### Problem to solve
Exact repetition of every entry is required.

>> START

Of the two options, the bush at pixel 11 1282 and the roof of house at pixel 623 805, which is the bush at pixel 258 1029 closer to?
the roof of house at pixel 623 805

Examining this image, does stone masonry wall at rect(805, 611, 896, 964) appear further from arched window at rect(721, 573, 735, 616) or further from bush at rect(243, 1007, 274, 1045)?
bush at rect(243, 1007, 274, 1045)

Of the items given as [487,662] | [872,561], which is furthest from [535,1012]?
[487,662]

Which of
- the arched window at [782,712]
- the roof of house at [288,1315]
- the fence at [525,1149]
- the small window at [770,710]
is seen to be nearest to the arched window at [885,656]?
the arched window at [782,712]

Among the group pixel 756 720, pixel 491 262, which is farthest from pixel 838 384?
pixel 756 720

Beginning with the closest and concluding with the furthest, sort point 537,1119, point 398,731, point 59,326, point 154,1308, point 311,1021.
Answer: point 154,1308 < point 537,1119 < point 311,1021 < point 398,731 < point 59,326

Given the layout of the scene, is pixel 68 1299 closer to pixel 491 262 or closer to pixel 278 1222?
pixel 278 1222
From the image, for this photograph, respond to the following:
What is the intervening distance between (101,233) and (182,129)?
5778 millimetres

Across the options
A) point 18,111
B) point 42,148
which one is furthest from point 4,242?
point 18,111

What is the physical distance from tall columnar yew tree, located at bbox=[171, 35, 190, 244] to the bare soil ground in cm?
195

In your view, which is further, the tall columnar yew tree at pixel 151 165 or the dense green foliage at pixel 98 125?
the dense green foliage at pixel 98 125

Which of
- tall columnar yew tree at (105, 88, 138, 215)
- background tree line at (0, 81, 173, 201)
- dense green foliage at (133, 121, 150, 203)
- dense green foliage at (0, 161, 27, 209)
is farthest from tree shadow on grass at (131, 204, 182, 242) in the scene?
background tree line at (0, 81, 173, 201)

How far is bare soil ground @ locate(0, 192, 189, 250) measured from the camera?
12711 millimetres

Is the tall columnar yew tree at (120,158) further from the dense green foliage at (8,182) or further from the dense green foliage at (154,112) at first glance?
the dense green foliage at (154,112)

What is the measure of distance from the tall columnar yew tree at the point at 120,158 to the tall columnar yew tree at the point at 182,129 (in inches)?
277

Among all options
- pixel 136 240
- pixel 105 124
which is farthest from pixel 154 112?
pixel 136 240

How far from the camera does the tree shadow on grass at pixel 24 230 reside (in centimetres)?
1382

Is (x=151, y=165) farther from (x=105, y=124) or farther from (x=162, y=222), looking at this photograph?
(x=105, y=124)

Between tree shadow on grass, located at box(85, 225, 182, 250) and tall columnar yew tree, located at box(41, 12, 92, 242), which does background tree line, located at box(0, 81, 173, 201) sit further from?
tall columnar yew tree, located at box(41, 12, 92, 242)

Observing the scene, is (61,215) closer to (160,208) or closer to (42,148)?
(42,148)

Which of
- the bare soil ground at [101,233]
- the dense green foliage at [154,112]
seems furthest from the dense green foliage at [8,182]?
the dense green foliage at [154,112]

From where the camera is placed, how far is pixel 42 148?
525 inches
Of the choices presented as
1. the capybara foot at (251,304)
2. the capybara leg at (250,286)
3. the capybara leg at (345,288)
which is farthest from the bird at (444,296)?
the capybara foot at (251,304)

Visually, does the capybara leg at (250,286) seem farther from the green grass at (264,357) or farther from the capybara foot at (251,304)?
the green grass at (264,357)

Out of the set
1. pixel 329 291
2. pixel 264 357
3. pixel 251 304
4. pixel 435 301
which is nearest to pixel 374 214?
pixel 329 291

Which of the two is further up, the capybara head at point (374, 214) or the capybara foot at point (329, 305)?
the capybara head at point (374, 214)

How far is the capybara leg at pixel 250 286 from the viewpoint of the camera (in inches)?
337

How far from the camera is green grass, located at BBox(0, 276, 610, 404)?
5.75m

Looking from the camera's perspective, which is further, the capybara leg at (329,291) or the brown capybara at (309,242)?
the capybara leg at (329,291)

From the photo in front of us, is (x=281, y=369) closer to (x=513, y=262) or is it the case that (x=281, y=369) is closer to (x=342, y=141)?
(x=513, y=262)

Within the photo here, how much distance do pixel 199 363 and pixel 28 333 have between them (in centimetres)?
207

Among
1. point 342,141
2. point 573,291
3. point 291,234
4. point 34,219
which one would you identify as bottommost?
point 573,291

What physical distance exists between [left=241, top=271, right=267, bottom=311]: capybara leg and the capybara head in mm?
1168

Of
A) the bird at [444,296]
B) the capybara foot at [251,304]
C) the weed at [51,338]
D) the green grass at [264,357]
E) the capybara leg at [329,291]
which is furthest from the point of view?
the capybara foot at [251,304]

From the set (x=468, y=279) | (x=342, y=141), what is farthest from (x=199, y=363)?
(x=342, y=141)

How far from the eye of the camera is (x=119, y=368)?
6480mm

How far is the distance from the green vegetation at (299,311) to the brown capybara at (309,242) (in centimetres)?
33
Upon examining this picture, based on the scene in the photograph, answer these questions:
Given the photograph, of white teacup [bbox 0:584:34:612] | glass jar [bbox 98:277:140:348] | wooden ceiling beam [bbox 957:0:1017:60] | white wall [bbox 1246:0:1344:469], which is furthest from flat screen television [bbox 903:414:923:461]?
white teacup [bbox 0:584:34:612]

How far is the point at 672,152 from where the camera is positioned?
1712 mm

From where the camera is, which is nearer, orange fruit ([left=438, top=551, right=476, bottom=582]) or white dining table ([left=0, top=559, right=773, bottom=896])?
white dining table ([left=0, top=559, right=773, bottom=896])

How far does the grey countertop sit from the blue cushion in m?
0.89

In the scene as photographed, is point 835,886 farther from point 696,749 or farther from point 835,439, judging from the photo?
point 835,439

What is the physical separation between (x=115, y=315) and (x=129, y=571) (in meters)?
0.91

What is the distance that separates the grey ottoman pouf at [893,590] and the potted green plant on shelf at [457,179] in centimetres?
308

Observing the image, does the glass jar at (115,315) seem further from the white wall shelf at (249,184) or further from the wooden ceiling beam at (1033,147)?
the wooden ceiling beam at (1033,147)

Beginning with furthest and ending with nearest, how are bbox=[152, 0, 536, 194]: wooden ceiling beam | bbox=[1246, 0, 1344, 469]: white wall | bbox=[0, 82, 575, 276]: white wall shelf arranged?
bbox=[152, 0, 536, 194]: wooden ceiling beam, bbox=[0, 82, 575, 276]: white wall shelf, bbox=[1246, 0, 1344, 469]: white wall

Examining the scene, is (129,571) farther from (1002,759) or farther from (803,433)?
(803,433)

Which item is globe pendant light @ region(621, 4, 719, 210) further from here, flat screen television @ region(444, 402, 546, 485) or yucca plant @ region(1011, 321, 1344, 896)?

>> END

### Complete response
Of the two options, the bush at pixel 11 1282 and the roof of house at pixel 623 805, which is the bush at pixel 258 1029 closer to?
the roof of house at pixel 623 805

Examining this image, does stone masonry wall at rect(805, 611, 896, 964) appear further from arched window at rect(721, 573, 735, 616) or further from bush at rect(243, 1007, 274, 1045)?
bush at rect(243, 1007, 274, 1045)

Of the items given as [487,662] | [872,561], which is furthest from [535,1012]?
[487,662]

Which of
- the arched window at [782,712]
- the roof of house at [288,1315]
- the fence at [525,1149]
- the small window at [770,710]
is seen to be nearest to the arched window at [885,656]?
the arched window at [782,712]

Among the group pixel 756 720, pixel 491 262, which is farthest from pixel 838 384?
pixel 756 720

Beginning with the closest and concluding with the furthest, sort point 537,1119, point 398,731, point 59,326, point 154,1308, point 311,1021.
Answer: point 154,1308 < point 537,1119 < point 311,1021 < point 398,731 < point 59,326

Given the layout of the scene, is pixel 68 1299 closer to pixel 491 262 or closer to pixel 278 1222?
pixel 278 1222
From the image, for this photograph, respond to the following:
What is the intervening distance between (101,233) and (182,129)?
5778 millimetres

Across the options
A) point 18,111
B) point 42,148
which one is furthest from point 4,242?
point 18,111

What is the physical distance from tall columnar yew tree, located at bbox=[171, 35, 190, 244] to the bare soil ground in cm?
195

In your view, which is further, the tall columnar yew tree at pixel 151 165 or the dense green foliage at pixel 98 125?
the dense green foliage at pixel 98 125

Which of
- tall columnar yew tree at (105, 88, 138, 215)
- background tree line at (0, 81, 173, 201)
- dense green foliage at (133, 121, 150, 203)
- dense green foliage at (0, 161, 27, 209)
is farthest from tree shadow on grass at (131, 204, 182, 242) in the scene?
background tree line at (0, 81, 173, 201)

How far is bare soil ground @ locate(0, 192, 189, 250) measured from the camera?
12711 millimetres

Is the tall columnar yew tree at (120,158) further from the dense green foliage at (8,182) or further from the dense green foliage at (154,112) at first glance?
the dense green foliage at (154,112)

What is the measure of distance from the tall columnar yew tree at the point at 120,158 to the tall columnar yew tree at the point at 182,129 (in inches)?
277

Among all options
- pixel 136 240
- pixel 105 124
which is farthest from pixel 154 112?
pixel 136 240

How far from the camera does the tree shadow on grass at pixel 24 230 reside (in centimetres)?
1382

Is (x=151, y=165) farther from (x=105, y=124) or farther from (x=162, y=222), looking at this photograph?
(x=105, y=124)

Between tree shadow on grass, located at box(85, 225, 182, 250) and tall columnar yew tree, located at box(41, 12, 92, 242), which does background tree line, located at box(0, 81, 173, 201) sit further from?
tall columnar yew tree, located at box(41, 12, 92, 242)

Observing the scene, is (61,215) closer to (160,208) or closer to (42,148)?
(42,148)

Which of
- the bare soil ground at [101,233]
- the dense green foliage at [154,112]
seems furthest from the dense green foliage at [8,182]?
the dense green foliage at [154,112]

From where the camera is placed, how far is pixel 42 148?
525 inches
Of the choices presented as
1. the capybara foot at (251,304)
2. the capybara leg at (250,286)
3. the capybara leg at (345,288)
which is farthest from the bird at (444,296)?
the capybara foot at (251,304)

Visually, does the capybara leg at (250,286) seem farther from the green grass at (264,357) or farther from the capybara foot at (251,304)?
the green grass at (264,357)

Out of the set
1. pixel 329 291
2. pixel 264 357
3. pixel 251 304
4. pixel 435 301
which is nearest to pixel 374 214?
pixel 329 291

Which of the two is further up, the capybara head at point (374, 214) or the capybara foot at point (329, 305)?
the capybara head at point (374, 214)

How far is the capybara leg at pixel 250 286 from the viewpoint of the camera (in inches)?
337

How far from the camera is green grass, located at BBox(0, 276, 610, 404)?
5.75m

Looking from the camera's perspective, which is further, the capybara leg at (329,291) or the brown capybara at (309,242)?
the capybara leg at (329,291)

From the photo in front of us, is (x=281, y=369) closer to (x=513, y=262) or is it the case that (x=281, y=369) is closer to (x=342, y=141)?
(x=513, y=262)

Within the photo here, how much distance do pixel 199 363 and pixel 28 333 have between them (in centimetres)?
207

Among
1. point 342,141
2. point 573,291
3. point 291,234
4. point 34,219
which one would you identify as bottommost?
point 573,291

What physical distance exists between [left=241, top=271, right=267, bottom=311]: capybara leg and the capybara head in mm?
1168

Of
A) the bird at [444,296]
B) the capybara foot at [251,304]
C) the weed at [51,338]
D) the green grass at [264,357]
E) the capybara leg at [329,291]
which is furthest from the point of view?
the capybara foot at [251,304]

From the set (x=468, y=279) | (x=342, y=141), what is farthest from (x=199, y=363)?
(x=342, y=141)

How far from the eye of the camera is (x=119, y=368)?
6480mm

How far is the distance from the green vegetation at (299,311) to the brown capybara at (309,242) (in centimetres)?
33
Upon examining this picture, based on the scene in the photograph, answer these questions:
Given the photograph, of white teacup [bbox 0:584:34:612] | glass jar [bbox 98:277:140:348] | wooden ceiling beam [bbox 957:0:1017:60] | white wall [bbox 1246:0:1344:469], which is furthest from flat screen television [bbox 903:414:923:461]?
white teacup [bbox 0:584:34:612]

How far is the point at 672,152 from where the camera is positioned?
1712 mm

From where the camera is, which is nearer, orange fruit ([left=438, top=551, right=476, bottom=582]) or white dining table ([left=0, top=559, right=773, bottom=896])?
white dining table ([left=0, top=559, right=773, bottom=896])

How far does the grey countertop sit from the blue cushion in m?
0.89

In the scene as photographed, is point 835,886 farther from point 696,749 or farther from point 835,439, judging from the photo?
point 835,439

What is the physical separation between (x=115, y=315) and (x=129, y=571) (in meters)?
0.91

What is the distance that separates the grey ottoman pouf at [893,590] and the potted green plant on shelf at [457,179] in centimetres?
308

Observing the image, does the glass jar at (115,315) seem further from the white wall shelf at (249,184) or further from the wooden ceiling beam at (1033,147)?
the wooden ceiling beam at (1033,147)

Beginning with furthest and ending with nearest, how are bbox=[152, 0, 536, 194]: wooden ceiling beam | bbox=[1246, 0, 1344, 469]: white wall | bbox=[0, 82, 575, 276]: white wall shelf arranged?
bbox=[152, 0, 536, 194]: wooden ceiling beam, bbox=[0, 82, 575, 276]: white wall shelf, bbox=[1246, 0, 1344, 469]: white wall

Examining the scene, is (129,571) farther from (1002,759) or farther from (803,433)?
(803,433)

Which item is globe pendant light @ region(621, 4, 719, 210) further from here, flat screen television @ region(444, 402, 546, 485) or yucca plant @ region(1011, 321, 1344, 896)?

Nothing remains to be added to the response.